BEGIN
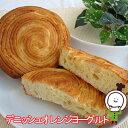 【60日】デニッシュオレンジヨーグルト【期間限定】ロングライフパン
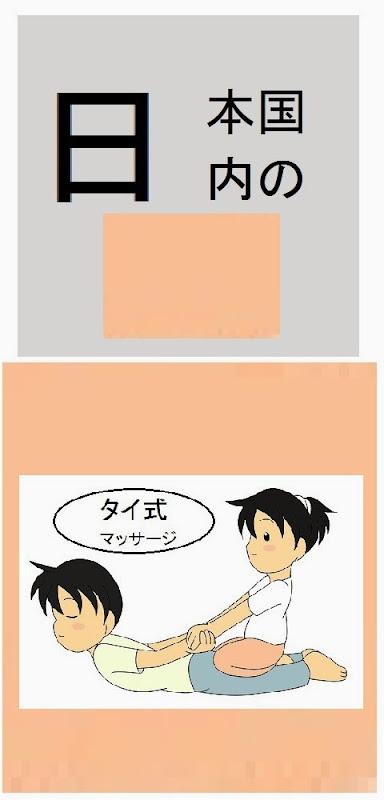 日本国内のタイ式マッサージ店情報・記事概要の画像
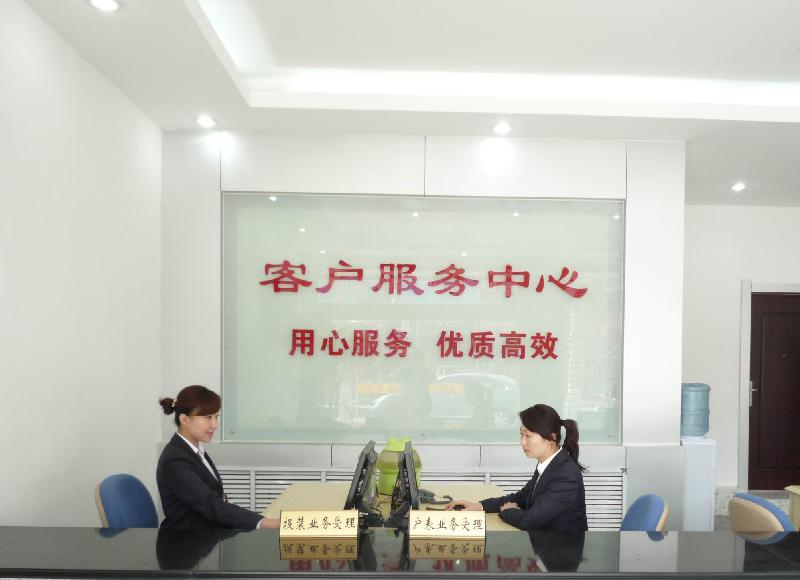 上海化妆品批发有限公司批发咨询图片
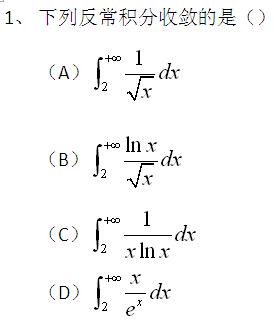 跨考整理:2015考研数学二真题及答案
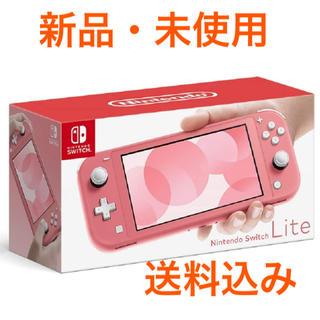 Nintendo Switch - 【新品・未使用】Nintendo Switch lite コーラル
END
• [DIRECTIONS FOR THIS TASK]: Extract the lines beginning with the one that contains "上海化妆品批发有限公司批发咨询图片" and ending with the last line of the listing. Keep them exact and drop the pictures.

• [ANSWER BOX]:
 上海化妆品批发有限公司批发咨询图片
 跨考整理:2015考研数学二真题及答案
 Nintendo Switch - 【新品・未使用】Nintendo Switch lite コーラル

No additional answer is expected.